When we hold space for our anger, or become curious about our pain, we can learn what they are trying to tell us, and what actions they are prompting us to take to make things better.

3. Practice gratitude

Gratitude is hardest when it is most needed. But it is one of the simplest practices there is to support your mental well-being. And right now it is really needed. Yes, there’s a lot of bad stuff in the world, but there is also SO. MUCH. GOOD.

4. Take action

In a post I wrote right after the 2016 election, I implored people to get to work on the things that need fixing in the world. But I cautioned that we need to focus on gardens, not farms:

You can handle a garden. Don’t buy a farm and start working on ALL THE THINGS that need working on right now. You don’t have the time or the energy for that.

You have a few tools, and a small piece of the earth.

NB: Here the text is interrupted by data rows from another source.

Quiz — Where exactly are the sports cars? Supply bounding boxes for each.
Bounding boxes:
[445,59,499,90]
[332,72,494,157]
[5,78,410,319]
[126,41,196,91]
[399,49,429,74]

Dig in. Plant the seeds you are passionate about and know something about….

Tending our garden is not a retreat from the world; it’s not a collapse back into our bubble. It is the first step toward transformation. Because, in my admittedly limited knowledge of actual gardening, I do know that we start with something that looks small and messy and dark, and it usually blooms into something beautiful and nourishing and abundant.

So pick your passion, and tend your garden.”

Yes, life is hard, and the world can disappoint us.

But let’s appreciate our world pain for what it is: a powerful signal from the body politic that we can be better.

So let’s be better. Let’s do better. It’s the only way we’ll heal.